Participants 54 362 women with infertility problems referred to all Danish fertility clinics during 1963-98. The median age at first evaluation of infertility was 30 years (range 16-55 years), and the median age at the end of follow-up was 47 (range 18-81) years. Included in the analysis were 156 women with invasive epithelial ovarian cancer (cases) and 1241 subcohort members identified in the cohort during follow-up in 2006.
Main outcome measure Effect of four groups of fertility drugs (gonadotrophins, clomifene citrate, human chorionic gonadotrophin, and gonadotrophin releasing hormone) on overall risk of ovarian cancer after adjustment for potential confounding factors.

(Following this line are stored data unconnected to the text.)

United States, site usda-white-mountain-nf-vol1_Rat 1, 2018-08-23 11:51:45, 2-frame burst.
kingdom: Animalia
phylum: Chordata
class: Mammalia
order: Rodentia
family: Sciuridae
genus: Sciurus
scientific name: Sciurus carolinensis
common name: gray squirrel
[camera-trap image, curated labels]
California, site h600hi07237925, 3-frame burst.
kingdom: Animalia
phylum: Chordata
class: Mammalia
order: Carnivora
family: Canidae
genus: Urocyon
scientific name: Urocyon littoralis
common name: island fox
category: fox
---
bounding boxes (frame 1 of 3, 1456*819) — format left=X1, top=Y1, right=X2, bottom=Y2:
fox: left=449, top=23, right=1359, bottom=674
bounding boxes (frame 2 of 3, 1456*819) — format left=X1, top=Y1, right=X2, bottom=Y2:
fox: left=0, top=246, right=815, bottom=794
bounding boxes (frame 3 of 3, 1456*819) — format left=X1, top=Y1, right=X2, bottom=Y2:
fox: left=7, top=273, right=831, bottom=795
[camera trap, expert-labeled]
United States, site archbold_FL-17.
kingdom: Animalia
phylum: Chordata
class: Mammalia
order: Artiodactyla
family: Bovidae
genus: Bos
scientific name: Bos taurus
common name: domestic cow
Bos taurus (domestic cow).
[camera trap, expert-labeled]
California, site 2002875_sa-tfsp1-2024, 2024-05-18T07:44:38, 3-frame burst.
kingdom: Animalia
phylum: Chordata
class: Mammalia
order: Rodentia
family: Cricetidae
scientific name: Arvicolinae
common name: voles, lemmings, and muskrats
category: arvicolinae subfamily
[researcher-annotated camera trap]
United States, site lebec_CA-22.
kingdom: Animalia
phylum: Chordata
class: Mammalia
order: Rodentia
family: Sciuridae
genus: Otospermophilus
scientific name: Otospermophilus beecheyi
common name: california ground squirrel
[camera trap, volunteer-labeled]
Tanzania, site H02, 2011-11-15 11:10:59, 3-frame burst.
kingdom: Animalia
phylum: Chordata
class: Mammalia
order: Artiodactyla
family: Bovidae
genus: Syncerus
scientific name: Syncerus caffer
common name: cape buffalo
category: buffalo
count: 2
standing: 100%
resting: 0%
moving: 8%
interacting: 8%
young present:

Results Analyses within cohort showed no overall increased risk of ovarian cancer after any use of gonadotrophins (rate ratio 0.83, 95% confidence interval 0.50 to 1.37), clomifene (1.14, 0.79 to 1.64), human chorionic gonadotrophin (0.89, 0.62 to 1.29), or gonadotrophin releasing hormone (0.80, 0.42 to 1.51). Furthermore, no associations were found between all four groups of fertility drugs and number of cycles of use, length of follow-up, or parity.
Conclusion No convincing association was found between use of fertility drugs and risk of ovarian cancer.